Everything I Could Ever Tell You About…
NAME: Jeanne Klein | AGE: 62 | HOMETOWN: Austin | QUALIFICATIONS: Serves on the museum council of the Jack S. Blanton Museum of Art at the University of Texas at Austin and on the boards of Artpace San Antonio and ArtLies, in Houston / Together with her husband, Mickey, has been named for five straight years to ARTnews magazine’s list of the two hundred top collectors in the world
• I came from Amarillo. There was no museum. There was no art gallery. There was nothing. But I knew I had a little feeling for art. Every time I saw it, it made my heart pound.
• The first art I bought was as a student at UT. I don’t remember the name of the artist, but it was a woman’s figure from a life-drawing class. It cost nothing—like $30. I basically never stopped buying after that.
• Mickey and I met through art. A person called me up and said, “We’ve just met someone who likes art as much as you do. Would you want a date with him?” And I said, “Absolutely.” Our first date, we stayed up all night talking about art. Mrs. de Menil actually said to me one time, “I love the way you and Mickey act around art. It reminds me of John and me, because you both have the same intensity.”
• If it doesn’t move you physically, you don’t buy it. We were in London once, and I walked into a room and saw an Ellsworth Kelly and almost felt like I might faint.
• First we started with paintings. Then we got into photography—it was so hot. Then sculpture. The past few years we’ve been buying a lot of drawings. I’m really loving the hand of the artist.
• So many people have it wrong that you can only buy fine art in New York. That’s ridiculous. Everyone should go to their local galleries. Local galleries have local artists, yes, but they also bring in artists from other countries. The art world has changed, because now the world is flat.
• We usually buy living artists— the art that’s being made today. That’s always been our passion, because it’s about what’s happening in the world.
• I don’t have designated places in my homes, as a lot of collectors do, where you go and look at the art. I want to walk through the hallways and enjoy the art at all times. When I’m having people over, I have to clean every room, even the bathrooms, because I have art there too. When you go to the bathroom, you see The Dancing Flowers.

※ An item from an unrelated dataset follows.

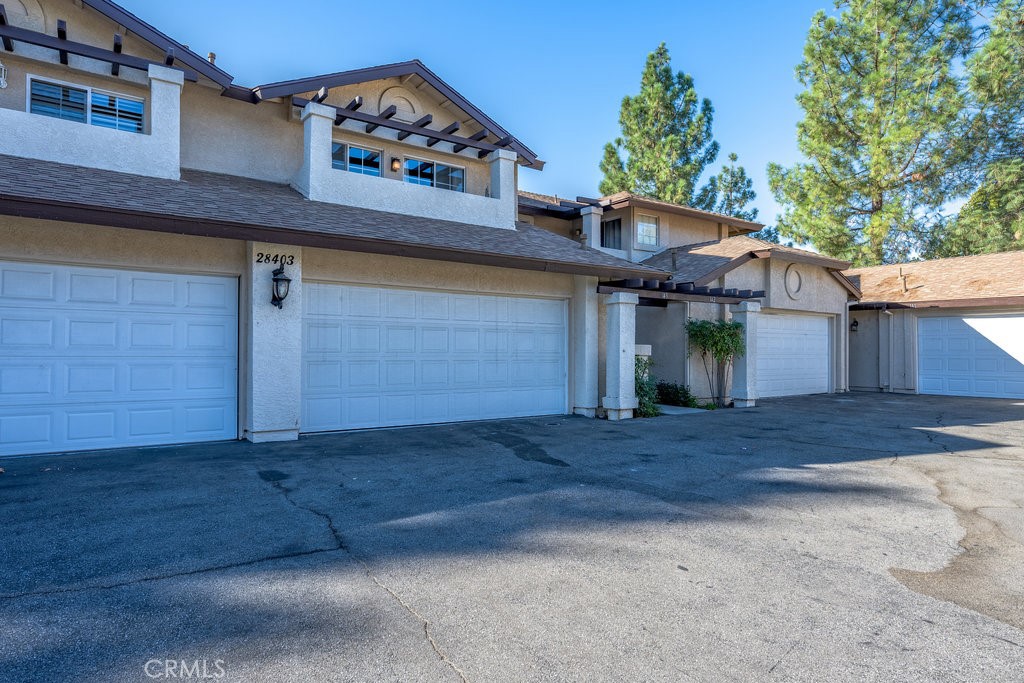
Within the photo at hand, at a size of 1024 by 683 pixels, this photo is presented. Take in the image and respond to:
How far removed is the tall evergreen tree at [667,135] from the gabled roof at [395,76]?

• There was a Louise Bourgeois piece. It was going to be the most expensive art we had ever bought. She called it her totem poles, and it was made out of all this balsa wood that she had painted red. It was kind of fragile. And at the time, we had two big dogs; one was a Lab with a great big tail. Mickey said, “We just can’t buy it, because Sasha’s gonna knock the thing over.” So we let it get away. We both regretted it for a long time.
• I don’t think you can stop collecting. It’s a part of you.
• When was the last time I bought a piece? Yesterday.